### Supplied passage
Is there really such thing as an unlikely location for a metal band to originate these days? Process of Guilt are natives of Portugal, but it's improbable that their alchemy of juggernaut sludge and minimalist post-metal was birthed through any geography other than the internet. In 2012 you can hear anything that's out there, and if having a strong local scene may steer some bands in a particular direction, groups hailing from spotty areas of musical concentration are just that much more likely to forge their own path.
FÆMIN sounds at once achingly familiar yet hard to place. There's a lack of deliberate structure at work, yet the disciplined, mechanistic percussion keeps the rest of the band from straying too far from a central theme. Unlike a lot of American sludge bands, the drums anchor all five of these lengthy tracks to an exigent mid-tempo, never wavering from their drone-like sense of patient deliberation.

### Information provided
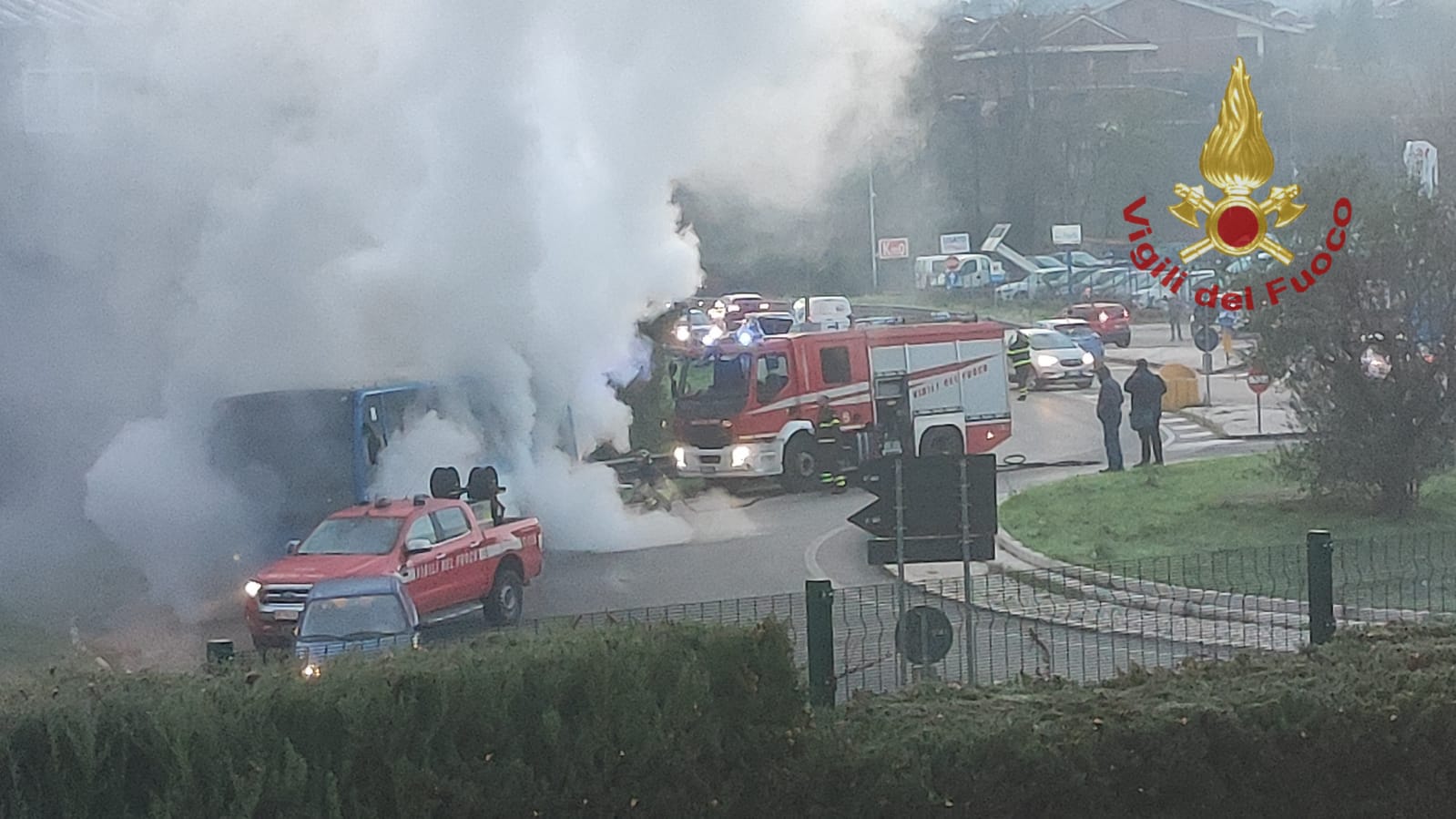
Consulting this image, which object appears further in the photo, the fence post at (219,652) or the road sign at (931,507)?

### Problems to work on
(1) According to the review of FÆMIN, what country are the members of Process of Guilt natives of?
(2) Based on the review of FÆMIN, explain why the music does not stray far from a central theme despite its lack of deliberate structure.
(3) Carry the review of FÆMIN forward from its final sentence.

### Per-task answers
(1) Portugal.

(2) The disciplined, mechanistic percussion keeps the rest of the band from straying too far from a central theme. The drums anchor all five lengthy tracks to an exigent mid-tempo and never waver from their drone-like sense of patient deliberation.

(3)
Owing mostly to the unflagging uniformity of the backbeat, there is a palpable industrial undertone to the entire 43-minute running time. The drums themselves sound organic and completely analog, but the way in which they're utilized recalls old Godflesh and Scorn. Somehow this manages to avoid becoming boring or soporific, but rather contemplative, a moody cogitation upon catharsis that occasionally boils over into articulated fury. Introspective yet subtly threatening, Process of Guilt eschew both the jazzy instrumental interplay of most post-metal as well as the primal scream therapy of your average sludge, but in doing so create something more personal and enduring.
FÆMIN is out now on Division / Bleak Recordings.